Entretien avec Massoumeh Raouf


« En Iran, la peur a changé de camp: le régime des mollahs a peur de tomber »
Massoumeh Raouf au Salon du livre de la Couture (62), 2022 D.R.

Entretien avec Massoumeh Raouf, ancienne journaliste iranienne, ancienne prisonnière politique et auteur de Évasion de la prison d’Iran (Balland, 2022)


Causeur. Trois cinéastes viennent d’être arrêtés en Iran, notamment Jafar Panahi, que l’on connaît ici pour « Taxi Téhéran ». Ces arrestations font suite à des manifestations pour dénoncer la mort de 43 personnes dans l’effondrement d’un immeuble. Que cherche à prouver le régime ? 

Massoumeh Raouf. C’est la partie émergée de l’iceberg. Actuellement, il y a beaucoup de manifestations en Iran. On y entend des slogans tels que « A bas le dictateur ! », « Que les mollahs aillent au diable !», « Notre ennemi est ici-même, ils mentent quand ils disent que c’est l’Amérique !» ou encore, « Mollahs dégagez ! ». Les manifestants dénoncent la corruption du régime et le mépris des propriétaires du bâtiment pour les protocoles de sécurité. Depuis un an, la répression s’est durcie, il y a beaucoup d’arrestations dont les médias français ne parlent pas. Les exécutions ont augmenté, des mères d’opposants tués dans les manifestations de novembre 2019 ont été arrêtées. L’une d’entre elles, Mahboubeh Ramezani, a notamment été condamnée à 100 coups de fouets, seulement pour avoir demandé pourquoi son fils avait été tué de cinq balles lors d’une manifestation ! Pour les mollahs, demander la justice est un crime.

Il y a un an, Ebrahim Raïssi est arrivé au pouvoir. Juge de la charia à l’époque de l’ayatollah Khomeini, il est l’un des responsables du massacre de l’été 1988, qui a fait 30 000 victimes, dont mon frère cadet. Quand il est devenu président, Amnesty International a d’ailleurs demandé à ce qu’il soit traduit en justice pour crimes contre l’humanité. Si le guide suprême l’a mis au pouvoir, c’est pour intimider les gens, pour renforcer la répression, pour éviter une éventuelle chute de régime, que celui-ci craint. Seulement outre être sanguinaire, ce régime est aussi incapable de diriger le pays. L’Iran enchaîne les catastrophes. Tandis que des rivières sont asséchées et polluées, les règles basiques d’entretien des bâtiments ne sont même pas respectées par le pouvoir. Sur le plan extérieur, l’Occident pensait arriver à un accord sur le nucléaire avec le régime des mollahs mais le guide suprême a changé d’avis. En nommant Ebrahim Raïssi, il était donc sûr d’avoir quelqu’un qui soit à 100% sur sa ligne. 

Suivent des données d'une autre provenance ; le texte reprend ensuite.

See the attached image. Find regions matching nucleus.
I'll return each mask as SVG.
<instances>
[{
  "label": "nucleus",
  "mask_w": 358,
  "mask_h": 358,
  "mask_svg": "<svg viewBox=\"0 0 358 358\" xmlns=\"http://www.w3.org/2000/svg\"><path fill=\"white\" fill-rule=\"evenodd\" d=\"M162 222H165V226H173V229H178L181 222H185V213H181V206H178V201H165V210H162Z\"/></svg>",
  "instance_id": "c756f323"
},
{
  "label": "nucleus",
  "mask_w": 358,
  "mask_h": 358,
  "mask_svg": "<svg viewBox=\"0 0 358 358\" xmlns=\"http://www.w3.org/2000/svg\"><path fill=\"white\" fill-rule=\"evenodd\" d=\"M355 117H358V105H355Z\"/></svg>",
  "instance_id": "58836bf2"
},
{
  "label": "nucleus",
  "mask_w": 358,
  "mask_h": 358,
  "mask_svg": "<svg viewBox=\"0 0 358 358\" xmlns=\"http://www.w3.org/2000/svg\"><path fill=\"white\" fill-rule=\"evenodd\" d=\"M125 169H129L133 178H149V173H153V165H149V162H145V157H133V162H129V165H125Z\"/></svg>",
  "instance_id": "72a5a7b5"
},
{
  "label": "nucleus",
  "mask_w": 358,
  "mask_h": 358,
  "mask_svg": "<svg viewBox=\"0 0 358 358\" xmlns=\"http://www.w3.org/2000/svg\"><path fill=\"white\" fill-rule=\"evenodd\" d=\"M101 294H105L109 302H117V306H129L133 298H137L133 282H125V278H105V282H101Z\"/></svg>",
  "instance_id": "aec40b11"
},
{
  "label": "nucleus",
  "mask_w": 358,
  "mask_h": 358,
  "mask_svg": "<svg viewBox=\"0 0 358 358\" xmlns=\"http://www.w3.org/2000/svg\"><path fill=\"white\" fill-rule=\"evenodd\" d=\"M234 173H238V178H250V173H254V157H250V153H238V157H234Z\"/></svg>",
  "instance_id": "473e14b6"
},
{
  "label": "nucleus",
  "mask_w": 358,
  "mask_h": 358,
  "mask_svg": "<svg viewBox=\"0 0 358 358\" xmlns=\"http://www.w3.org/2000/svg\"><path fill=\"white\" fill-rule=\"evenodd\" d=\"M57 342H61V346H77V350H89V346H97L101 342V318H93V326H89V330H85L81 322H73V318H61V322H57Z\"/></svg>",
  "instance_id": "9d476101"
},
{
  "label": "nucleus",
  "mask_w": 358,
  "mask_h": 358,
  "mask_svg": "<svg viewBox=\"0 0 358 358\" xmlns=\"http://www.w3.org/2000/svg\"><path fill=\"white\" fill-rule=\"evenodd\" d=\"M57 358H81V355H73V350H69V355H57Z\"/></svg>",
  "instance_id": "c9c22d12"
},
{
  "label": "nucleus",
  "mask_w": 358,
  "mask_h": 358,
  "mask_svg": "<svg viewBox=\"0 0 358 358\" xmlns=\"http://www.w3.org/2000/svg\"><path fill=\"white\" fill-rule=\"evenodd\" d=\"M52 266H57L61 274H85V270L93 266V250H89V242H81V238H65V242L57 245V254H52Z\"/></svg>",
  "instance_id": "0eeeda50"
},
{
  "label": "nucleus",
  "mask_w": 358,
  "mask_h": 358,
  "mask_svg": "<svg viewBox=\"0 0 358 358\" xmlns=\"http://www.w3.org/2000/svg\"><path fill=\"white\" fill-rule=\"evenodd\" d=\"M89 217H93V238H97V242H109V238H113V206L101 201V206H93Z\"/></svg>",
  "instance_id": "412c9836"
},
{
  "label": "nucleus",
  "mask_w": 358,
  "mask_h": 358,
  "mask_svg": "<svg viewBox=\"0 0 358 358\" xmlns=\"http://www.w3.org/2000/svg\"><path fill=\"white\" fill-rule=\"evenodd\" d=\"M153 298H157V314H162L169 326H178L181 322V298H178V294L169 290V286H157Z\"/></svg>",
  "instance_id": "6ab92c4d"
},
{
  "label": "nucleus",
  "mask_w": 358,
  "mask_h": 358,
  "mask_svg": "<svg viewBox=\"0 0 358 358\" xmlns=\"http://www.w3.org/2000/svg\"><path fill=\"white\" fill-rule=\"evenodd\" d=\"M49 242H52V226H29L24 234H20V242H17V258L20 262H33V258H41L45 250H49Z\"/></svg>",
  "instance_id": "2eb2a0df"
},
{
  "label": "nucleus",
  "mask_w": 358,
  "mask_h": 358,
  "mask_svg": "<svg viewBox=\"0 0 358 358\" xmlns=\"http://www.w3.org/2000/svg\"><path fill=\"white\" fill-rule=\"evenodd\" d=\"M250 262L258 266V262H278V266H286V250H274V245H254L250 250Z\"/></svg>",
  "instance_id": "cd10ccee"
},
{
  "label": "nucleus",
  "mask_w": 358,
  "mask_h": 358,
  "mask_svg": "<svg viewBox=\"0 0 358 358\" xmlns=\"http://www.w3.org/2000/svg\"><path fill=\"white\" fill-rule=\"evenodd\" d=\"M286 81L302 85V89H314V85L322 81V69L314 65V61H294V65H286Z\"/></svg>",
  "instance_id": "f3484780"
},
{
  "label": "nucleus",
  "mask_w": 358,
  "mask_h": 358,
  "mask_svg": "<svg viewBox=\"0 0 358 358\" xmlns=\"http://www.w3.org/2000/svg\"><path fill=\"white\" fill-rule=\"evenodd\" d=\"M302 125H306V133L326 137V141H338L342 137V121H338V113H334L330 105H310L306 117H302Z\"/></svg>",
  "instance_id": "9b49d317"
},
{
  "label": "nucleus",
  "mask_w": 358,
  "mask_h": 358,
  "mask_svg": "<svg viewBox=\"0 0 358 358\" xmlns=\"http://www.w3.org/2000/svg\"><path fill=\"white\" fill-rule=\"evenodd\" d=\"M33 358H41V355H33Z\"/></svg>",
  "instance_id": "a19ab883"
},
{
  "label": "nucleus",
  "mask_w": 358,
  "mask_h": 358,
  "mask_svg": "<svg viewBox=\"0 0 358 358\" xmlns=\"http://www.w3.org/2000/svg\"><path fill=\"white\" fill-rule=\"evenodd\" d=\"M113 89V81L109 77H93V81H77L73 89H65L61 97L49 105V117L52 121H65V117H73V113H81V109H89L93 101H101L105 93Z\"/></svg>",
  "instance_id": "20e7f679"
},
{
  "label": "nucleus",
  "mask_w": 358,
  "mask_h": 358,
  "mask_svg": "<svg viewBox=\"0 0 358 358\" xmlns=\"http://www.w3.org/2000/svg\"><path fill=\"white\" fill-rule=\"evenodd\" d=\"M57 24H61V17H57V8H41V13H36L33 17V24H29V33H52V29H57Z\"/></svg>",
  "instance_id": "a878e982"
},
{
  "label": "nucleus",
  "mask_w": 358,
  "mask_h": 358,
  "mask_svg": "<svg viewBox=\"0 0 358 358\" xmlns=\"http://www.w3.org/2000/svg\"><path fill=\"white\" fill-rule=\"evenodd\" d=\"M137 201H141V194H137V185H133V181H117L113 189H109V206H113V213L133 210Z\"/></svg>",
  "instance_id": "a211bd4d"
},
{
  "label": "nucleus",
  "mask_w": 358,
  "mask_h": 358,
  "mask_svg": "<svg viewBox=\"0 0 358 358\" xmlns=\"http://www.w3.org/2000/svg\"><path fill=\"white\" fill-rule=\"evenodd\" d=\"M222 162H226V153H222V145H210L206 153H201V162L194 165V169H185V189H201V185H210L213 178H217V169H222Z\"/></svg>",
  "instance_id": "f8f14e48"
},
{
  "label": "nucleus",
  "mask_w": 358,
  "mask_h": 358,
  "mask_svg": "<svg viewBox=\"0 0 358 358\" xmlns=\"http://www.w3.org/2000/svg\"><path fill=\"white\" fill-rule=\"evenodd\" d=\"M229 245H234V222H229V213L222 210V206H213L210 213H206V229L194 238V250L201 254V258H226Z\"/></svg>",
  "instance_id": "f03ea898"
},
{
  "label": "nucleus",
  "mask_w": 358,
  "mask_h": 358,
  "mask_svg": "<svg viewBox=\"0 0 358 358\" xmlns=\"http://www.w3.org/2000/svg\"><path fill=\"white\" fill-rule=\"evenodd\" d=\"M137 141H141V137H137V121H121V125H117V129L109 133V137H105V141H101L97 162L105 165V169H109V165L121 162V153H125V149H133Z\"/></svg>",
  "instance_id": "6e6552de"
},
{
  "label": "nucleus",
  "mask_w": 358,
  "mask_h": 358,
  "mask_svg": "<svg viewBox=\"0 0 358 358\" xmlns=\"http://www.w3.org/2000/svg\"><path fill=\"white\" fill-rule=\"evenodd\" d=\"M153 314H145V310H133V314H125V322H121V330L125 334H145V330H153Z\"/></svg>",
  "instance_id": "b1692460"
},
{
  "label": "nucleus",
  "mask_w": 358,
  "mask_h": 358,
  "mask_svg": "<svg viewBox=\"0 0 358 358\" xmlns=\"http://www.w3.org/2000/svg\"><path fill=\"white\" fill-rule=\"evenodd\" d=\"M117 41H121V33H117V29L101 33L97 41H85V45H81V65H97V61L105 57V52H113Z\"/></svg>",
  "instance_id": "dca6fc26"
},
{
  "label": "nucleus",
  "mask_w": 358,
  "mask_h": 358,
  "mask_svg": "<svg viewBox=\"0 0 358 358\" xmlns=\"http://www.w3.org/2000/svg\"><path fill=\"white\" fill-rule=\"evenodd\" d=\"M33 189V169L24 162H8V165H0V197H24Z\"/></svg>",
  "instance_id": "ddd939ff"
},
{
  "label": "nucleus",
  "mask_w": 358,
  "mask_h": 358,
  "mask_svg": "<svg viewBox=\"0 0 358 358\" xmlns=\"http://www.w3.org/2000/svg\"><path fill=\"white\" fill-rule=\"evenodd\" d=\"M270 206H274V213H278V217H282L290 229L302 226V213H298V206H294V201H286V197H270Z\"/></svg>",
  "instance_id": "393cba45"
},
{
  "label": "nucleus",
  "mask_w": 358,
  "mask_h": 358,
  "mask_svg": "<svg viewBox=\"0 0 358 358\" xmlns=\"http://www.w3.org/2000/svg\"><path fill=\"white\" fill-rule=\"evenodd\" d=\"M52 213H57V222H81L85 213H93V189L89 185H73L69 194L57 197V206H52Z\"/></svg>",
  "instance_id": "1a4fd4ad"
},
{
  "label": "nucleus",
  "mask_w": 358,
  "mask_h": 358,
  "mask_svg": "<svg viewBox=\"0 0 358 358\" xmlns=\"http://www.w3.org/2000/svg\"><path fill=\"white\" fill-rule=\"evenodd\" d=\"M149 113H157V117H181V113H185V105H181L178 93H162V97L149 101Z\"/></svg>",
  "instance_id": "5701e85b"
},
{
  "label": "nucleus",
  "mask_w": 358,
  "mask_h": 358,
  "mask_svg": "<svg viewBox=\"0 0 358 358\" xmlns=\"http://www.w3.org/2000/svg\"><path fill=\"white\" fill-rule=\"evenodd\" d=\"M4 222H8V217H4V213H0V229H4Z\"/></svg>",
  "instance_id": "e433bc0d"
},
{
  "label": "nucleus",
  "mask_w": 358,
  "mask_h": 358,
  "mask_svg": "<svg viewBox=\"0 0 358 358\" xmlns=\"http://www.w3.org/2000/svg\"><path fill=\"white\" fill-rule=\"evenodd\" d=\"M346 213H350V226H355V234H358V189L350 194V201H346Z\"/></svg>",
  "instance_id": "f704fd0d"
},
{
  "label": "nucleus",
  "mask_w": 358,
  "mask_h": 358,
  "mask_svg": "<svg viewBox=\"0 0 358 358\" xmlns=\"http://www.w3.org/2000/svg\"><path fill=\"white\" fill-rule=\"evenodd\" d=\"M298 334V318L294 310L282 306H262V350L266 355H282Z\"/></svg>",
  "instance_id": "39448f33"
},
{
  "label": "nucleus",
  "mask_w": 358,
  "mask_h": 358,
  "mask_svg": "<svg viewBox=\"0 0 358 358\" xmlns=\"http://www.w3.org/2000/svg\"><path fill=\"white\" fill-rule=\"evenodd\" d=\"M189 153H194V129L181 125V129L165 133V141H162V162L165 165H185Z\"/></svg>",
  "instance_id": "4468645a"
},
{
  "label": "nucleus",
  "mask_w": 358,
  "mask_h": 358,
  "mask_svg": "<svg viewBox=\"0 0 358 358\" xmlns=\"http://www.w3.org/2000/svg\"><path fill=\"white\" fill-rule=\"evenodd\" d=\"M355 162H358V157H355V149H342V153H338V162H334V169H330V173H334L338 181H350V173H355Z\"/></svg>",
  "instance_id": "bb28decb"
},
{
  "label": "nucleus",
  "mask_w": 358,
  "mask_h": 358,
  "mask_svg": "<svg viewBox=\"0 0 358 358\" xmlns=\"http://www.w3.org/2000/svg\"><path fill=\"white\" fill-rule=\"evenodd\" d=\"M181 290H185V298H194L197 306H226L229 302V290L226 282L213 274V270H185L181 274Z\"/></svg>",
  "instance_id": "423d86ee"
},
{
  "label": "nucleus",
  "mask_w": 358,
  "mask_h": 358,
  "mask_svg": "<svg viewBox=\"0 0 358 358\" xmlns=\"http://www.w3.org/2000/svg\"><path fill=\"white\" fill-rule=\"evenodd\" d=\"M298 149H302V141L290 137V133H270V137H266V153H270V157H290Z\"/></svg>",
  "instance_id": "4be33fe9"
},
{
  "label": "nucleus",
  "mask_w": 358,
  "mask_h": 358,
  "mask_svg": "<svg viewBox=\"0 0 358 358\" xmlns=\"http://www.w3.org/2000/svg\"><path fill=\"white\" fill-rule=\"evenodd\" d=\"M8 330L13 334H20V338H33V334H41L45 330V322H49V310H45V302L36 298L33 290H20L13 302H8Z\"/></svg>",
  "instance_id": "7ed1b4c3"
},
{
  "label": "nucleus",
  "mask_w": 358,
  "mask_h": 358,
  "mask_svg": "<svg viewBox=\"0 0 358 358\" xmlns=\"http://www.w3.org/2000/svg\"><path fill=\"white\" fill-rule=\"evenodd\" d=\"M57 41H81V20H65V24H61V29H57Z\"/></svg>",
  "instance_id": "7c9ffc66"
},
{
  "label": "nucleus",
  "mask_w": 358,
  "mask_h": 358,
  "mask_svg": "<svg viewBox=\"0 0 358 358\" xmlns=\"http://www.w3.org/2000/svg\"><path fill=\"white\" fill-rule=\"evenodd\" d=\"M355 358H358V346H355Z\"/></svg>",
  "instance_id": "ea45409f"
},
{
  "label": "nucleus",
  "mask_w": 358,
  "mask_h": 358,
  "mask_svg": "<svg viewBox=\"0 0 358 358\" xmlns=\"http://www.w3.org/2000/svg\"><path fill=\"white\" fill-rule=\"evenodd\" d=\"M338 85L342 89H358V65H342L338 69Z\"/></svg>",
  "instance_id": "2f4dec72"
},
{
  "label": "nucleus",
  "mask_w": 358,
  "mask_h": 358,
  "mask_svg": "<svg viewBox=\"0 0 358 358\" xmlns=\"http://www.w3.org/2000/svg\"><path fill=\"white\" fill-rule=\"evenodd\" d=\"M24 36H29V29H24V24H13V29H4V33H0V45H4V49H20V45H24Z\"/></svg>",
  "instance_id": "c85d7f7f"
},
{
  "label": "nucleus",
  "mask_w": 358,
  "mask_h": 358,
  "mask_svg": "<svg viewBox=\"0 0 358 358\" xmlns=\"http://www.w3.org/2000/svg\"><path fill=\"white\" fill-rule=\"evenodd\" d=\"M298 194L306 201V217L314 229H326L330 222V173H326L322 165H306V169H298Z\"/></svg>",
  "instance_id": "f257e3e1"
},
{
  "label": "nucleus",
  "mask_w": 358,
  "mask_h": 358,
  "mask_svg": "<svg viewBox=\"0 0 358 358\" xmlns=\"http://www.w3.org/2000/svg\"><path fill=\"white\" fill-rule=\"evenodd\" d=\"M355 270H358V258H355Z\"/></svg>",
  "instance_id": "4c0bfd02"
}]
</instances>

Le vendredi 27 mai le vice-président iranien Mohammad Mokhber (deuxième homme en partant de la droite) s’est rendu dans la ville d’Abadan où un immeuble s’est effondré, le lundi 23 mai, provoquant la mort d’une trentaine de personnes © /AP/SIPA

Le régime des mollahs aurait-il vraiment peur de tomber, selon vous ? 

Tout à fait. Les manifestations de décembre 2017 et novembre 2019 ont provoqué une onde de choc dans les hautes sphères du pouvoir iranien. Actuellement, il n’y a pas un jour sans que les médias ne parlent de la menace des réseaux sociaux. Le guide suprême a dit lui-même, dans un discours retransmis à la télévision iranienne, que s’il cédait à une petite partie des revendications des manifestants, ça risquerait d’être la fin. Il n’a pas oublié la mauvaise expérience du dernier Chah d’Iran. Quand celui-ci a accepté de céder à certaines revendications, il s’est dit qu’il avait fait une erreur et a commencé à reculer. Au lieu de continuer le bain de sang entamé, il l’a stoppé et a quitté l’Iran, avec le soutien de Jimmy Carter, alors président des États-Unis. 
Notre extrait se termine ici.